§ Prompt 1: Please reproduce the passage of the article on British meat eating that opens with the words containing "Vegetarianism tends to" and closes with "on the Continent.".
§ Prompt 2:
Answer these questions from the article on British meat eating:
(a) What did the French call the English?
(b) How many animals did the Ministry of Agriculture say the cull had marked for slaughter?
(c) What share of Britain's population is rural, according to the new MORI poll?

LONDON — The love of red meat was once so much a part of the national makeup of the English that the French called them "les rosbifs." The 18th-century painter William Hogarth titled a famous canvas portraying the quintessential robustness of his countrymen "O the Roast Beef of Old England."
A well-marbled rib was the symbol of British well being and power, but eating habits have moved on. With rampant disease striking British herds for the second time in a decade, the change is accelerating.
"We've had a huge increase in phone calls and 14,000 hits a day on our Web site from people asking for information on balancing diet and going vegetarian," said Samantha Calvert, director of public affairs for the Vegetarian Society of the United Kingdom. "There was a poll that said that 32 percent of respondents would consider not eating meat, and that's a very good day for vegetarianism."
The British are shunning beef even though the malady now afflicting their animals — foot-and-mouth disease — does not harm people who eat infected meat.
People are reacting to the vast coverage in newspapers and on television that has focused on heaps of carcasses being incinerated and on affecting images of farmers grieving over the animals being sacrificed in the mass cull now under way to stem the spread of the highly contagious virus.
The images have also engaged the traditional British concern for animal welfare. "Lots of people are finally making the connection between that neat slice of red meat in the polystyrene wrapping that they buy in the supermarket and that fluffy little lamb being held by the crying farmer on TV," Calvert said.
The Ministry of Agriculture reported Saturday that the cull had now marked 832,000 animals for slaughter and that the number of confirmed cases had risen by 50 more in the past day to reach a total of 841 in the six-week-old epidemic.
Contrary to its old reputation, Britain was the most vegetarian country in Europe even before the outbreaks of disease. Calvert said a study in June estimated that 5.4 percent of people in Britain were vegetarians, and new surveys in March raised the estimate as high as 12 percent — a level that might not be sustained once the crisis has passed.
Vegetarianism tends to be an urban phenomenon, and Britain's rural population is down to 10 percent, the lowest in Europe, according to a new MORI poll. Its farming community is also smaller and less politically powerful than those on the Continent.

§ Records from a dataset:
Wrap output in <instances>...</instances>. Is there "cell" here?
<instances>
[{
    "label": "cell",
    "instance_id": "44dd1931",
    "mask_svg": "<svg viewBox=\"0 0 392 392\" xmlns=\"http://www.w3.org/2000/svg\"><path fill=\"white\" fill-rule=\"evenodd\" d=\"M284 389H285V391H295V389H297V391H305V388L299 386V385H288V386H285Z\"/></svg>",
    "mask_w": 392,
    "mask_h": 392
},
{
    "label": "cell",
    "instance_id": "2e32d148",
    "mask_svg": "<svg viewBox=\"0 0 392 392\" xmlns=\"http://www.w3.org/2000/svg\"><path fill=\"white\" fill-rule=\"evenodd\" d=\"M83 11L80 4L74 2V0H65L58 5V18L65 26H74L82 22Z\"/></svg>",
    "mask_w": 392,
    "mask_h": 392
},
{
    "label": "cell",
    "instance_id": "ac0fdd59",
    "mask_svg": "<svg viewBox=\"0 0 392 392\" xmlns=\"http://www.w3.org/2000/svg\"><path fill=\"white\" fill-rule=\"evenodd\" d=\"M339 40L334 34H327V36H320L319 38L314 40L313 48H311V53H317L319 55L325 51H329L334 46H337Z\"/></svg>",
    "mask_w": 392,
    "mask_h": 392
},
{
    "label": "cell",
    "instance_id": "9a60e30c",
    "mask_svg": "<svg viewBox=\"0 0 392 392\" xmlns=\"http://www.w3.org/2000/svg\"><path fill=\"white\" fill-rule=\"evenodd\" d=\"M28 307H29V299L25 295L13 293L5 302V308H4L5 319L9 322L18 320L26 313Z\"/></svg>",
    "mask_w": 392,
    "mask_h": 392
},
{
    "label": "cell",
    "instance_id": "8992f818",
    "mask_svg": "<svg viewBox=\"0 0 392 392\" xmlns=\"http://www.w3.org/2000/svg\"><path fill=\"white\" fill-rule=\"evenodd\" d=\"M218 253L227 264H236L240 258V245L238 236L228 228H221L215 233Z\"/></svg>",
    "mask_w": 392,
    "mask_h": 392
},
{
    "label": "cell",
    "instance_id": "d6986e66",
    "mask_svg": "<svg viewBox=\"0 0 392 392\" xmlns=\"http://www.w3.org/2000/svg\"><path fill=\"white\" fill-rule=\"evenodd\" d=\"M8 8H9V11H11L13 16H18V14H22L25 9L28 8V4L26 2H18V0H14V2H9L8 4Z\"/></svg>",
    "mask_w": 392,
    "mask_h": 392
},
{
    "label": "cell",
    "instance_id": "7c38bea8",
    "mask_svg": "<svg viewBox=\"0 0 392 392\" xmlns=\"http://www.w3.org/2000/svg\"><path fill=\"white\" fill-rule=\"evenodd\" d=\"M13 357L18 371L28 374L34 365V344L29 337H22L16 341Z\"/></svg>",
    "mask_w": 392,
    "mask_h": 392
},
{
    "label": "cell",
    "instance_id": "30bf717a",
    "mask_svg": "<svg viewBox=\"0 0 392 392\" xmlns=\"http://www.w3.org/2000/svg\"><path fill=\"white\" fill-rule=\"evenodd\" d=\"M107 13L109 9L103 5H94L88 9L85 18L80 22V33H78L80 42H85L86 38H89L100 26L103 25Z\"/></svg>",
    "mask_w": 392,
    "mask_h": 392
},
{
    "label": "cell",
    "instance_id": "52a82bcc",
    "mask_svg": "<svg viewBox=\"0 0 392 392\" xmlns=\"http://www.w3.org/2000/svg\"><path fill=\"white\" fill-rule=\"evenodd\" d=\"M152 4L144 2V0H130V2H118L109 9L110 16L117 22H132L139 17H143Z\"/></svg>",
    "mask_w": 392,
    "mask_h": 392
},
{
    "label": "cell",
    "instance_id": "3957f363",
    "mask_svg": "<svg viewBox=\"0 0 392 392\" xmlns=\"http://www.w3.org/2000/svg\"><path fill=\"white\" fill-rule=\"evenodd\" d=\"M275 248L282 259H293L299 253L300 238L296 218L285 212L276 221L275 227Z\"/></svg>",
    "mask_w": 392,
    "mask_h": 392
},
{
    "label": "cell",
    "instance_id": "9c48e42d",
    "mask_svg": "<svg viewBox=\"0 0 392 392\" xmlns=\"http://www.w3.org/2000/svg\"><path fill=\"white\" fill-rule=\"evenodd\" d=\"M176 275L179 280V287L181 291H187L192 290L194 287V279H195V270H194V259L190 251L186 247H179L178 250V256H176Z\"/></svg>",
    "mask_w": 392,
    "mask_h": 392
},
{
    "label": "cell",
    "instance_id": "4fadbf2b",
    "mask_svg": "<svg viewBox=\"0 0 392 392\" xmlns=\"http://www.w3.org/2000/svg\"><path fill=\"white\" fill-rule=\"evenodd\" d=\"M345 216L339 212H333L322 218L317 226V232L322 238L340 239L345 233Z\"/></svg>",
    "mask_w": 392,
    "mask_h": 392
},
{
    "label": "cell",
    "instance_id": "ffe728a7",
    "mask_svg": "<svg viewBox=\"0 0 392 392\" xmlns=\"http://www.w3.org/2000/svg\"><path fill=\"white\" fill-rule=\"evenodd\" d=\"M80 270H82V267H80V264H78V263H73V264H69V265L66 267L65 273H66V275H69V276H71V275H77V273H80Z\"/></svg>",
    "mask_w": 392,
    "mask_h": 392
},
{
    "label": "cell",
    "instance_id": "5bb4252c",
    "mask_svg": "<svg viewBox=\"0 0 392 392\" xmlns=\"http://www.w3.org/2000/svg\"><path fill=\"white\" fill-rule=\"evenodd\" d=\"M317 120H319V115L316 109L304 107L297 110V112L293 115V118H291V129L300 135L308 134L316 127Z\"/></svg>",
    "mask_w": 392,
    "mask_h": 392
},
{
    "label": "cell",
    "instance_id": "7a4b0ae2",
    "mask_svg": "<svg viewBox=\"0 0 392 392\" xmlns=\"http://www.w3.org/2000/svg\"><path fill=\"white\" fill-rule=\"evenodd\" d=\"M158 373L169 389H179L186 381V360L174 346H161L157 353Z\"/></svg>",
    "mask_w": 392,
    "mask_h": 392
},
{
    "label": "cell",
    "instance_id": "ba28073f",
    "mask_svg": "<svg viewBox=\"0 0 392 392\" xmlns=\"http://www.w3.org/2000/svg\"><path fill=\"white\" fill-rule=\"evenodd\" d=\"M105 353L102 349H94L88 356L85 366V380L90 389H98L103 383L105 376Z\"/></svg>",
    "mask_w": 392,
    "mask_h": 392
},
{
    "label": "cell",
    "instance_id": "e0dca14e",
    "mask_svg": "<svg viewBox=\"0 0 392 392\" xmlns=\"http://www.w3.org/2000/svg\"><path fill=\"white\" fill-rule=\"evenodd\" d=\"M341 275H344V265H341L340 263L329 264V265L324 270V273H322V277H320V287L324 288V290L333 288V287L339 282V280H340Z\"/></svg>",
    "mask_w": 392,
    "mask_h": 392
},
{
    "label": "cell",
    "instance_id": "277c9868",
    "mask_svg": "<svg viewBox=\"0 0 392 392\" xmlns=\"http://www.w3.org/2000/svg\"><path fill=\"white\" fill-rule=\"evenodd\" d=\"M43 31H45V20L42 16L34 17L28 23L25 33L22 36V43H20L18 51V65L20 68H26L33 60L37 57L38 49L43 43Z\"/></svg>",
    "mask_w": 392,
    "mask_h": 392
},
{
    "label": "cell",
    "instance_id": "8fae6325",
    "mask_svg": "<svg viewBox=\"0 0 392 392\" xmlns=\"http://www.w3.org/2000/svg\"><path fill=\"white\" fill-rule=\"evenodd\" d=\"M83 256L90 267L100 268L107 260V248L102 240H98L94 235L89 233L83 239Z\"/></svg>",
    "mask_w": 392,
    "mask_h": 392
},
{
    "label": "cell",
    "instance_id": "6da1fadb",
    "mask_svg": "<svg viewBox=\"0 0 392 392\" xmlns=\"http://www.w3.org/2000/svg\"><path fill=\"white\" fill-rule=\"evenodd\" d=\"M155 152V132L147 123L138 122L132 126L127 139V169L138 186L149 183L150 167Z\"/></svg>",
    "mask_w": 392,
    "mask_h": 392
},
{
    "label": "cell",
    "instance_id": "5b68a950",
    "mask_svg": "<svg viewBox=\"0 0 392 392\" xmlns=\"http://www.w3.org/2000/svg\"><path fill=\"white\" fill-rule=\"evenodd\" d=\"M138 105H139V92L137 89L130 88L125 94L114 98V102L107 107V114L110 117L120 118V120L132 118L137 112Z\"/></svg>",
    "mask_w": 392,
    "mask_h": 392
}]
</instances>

§ Answer 1:
Vegetarianism tends to be an urban phenomenon, and Britain's rural population is down to 10 percent, the lowest in Europe, according to a new MORI poll. Its farming community is also smaller and less politically powerful than those on the Continent.

§ Answer 2:
(a) "les rosbifs"
(b) 832,000
(c) 10 percent